Лицо у немца было спокойное, как у спящего. Руки, которыми он вчера закрыл глаза, чтобы не видеть наведенных на него ружей, теперь как бы защищали его от солнца. Оно било ему прямо в лицо. Что-то было чистое и спокойное в этом лице.
А Петроград уже догадался о том, о чем догадывались люди в роте и что уже хорошо знали капитан Персье и Аннион, а именно – что и он скоро будет расстрелян.

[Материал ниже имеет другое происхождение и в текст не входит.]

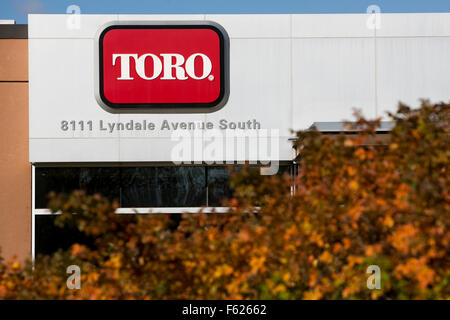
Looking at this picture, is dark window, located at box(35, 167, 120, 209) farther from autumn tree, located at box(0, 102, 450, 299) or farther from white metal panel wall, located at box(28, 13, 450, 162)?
autumn tree, located at box(0, 102, 450, 299)

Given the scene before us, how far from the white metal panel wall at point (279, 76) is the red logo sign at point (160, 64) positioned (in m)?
0.29

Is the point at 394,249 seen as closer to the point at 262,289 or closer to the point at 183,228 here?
the point at 262,289

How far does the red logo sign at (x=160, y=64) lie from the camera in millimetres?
9156

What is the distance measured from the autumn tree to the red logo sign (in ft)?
17.8

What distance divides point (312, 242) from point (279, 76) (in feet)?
20.7

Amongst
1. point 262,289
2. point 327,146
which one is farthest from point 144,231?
point 327,146

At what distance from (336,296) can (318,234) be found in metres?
0.47

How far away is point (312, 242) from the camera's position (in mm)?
3592

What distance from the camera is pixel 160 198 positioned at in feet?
31.3
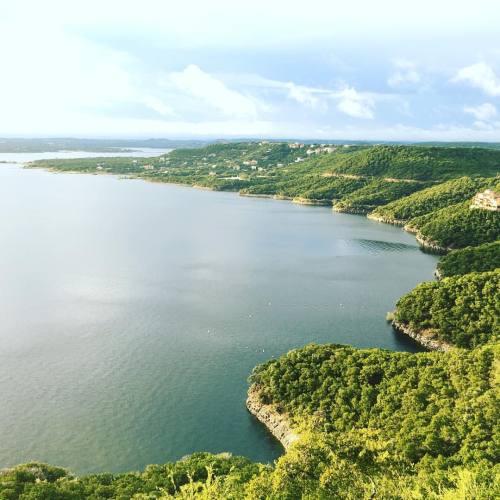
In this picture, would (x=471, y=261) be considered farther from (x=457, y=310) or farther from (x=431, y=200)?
(x=431, y=200)

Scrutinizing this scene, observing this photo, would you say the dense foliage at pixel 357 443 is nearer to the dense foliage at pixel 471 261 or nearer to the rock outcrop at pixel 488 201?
the dense foliage at pixel 471 261

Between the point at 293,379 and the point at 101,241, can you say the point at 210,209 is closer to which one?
the point at 101,241

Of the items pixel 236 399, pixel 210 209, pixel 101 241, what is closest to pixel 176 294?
pixel 236 399

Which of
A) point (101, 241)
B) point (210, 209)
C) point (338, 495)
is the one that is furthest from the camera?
point (210, 209)

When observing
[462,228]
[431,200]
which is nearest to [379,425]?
[462,228]

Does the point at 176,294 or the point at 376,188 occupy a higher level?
the point at 376,188

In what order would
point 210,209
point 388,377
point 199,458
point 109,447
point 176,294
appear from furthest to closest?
1. point 210,209
2. point 176,294
3. point 388,377
4. point 109,447
5. point 199,458

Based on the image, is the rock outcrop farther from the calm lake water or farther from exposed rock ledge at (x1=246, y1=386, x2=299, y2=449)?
exposed rock ledge at (x1=246, y1=386, x2=299, y2=449)
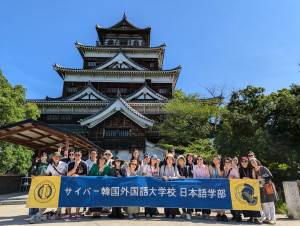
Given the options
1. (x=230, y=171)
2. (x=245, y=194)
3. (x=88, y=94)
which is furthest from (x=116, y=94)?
(x=245, y=194)

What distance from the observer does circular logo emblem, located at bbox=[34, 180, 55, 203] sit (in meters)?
5.43

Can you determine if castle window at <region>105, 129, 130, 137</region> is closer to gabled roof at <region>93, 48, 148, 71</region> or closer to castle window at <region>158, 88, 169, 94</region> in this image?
castle window at <region>158, 88, 169, 94</region>

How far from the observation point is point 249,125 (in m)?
9.91

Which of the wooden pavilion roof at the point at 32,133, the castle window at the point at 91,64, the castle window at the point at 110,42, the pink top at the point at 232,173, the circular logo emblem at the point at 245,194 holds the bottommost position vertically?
the circular logo emblem at the point at 245,194

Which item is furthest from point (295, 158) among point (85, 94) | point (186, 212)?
point (85, 94)

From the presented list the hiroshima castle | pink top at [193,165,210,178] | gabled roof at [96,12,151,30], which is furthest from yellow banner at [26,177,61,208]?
gabled roof at [96,12,151,30]

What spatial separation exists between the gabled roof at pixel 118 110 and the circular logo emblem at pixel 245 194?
10481 mm

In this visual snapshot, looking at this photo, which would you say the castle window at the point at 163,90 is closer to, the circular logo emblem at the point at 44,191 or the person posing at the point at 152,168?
the person posing at the point at 152,168

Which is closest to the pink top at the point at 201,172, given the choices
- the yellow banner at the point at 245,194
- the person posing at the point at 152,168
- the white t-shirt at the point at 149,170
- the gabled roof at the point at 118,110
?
the yellow banner at the point at 245,194

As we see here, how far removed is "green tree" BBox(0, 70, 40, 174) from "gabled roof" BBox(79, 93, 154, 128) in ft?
14.1

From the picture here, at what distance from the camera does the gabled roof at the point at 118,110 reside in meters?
15.8

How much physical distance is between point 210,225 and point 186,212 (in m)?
1.02

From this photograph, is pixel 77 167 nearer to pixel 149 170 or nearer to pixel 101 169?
pixel 101 169

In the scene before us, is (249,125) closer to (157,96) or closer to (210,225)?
(210,225)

Антошка стоял, склонившись над убитым, и орал, не обращая внимания ни на конвоиров, которые подталкивали его прикладами, ни на нас. Он орал, ничего не видя и не слыша.
ВОПРОСЫ ЧЕСТИ
Сержант Борегар лежал в канье, на соломе, на своем обычном месте, почти у самого входа. Его кепи было низко надвинуто на глаза. Ренэ читал вслух и переводил взводу письмо сержанта к графине Марии-Терезе фон Эрлангенбург. Сержант не слышал чтения: он был мертв.
Вот как это случилось.
Утром на бивак упал снаряд.
– Откуда ты, птичка? – промычал Кюнз.
– По-моему, в кухню бахнуло! – заметил Пузырь.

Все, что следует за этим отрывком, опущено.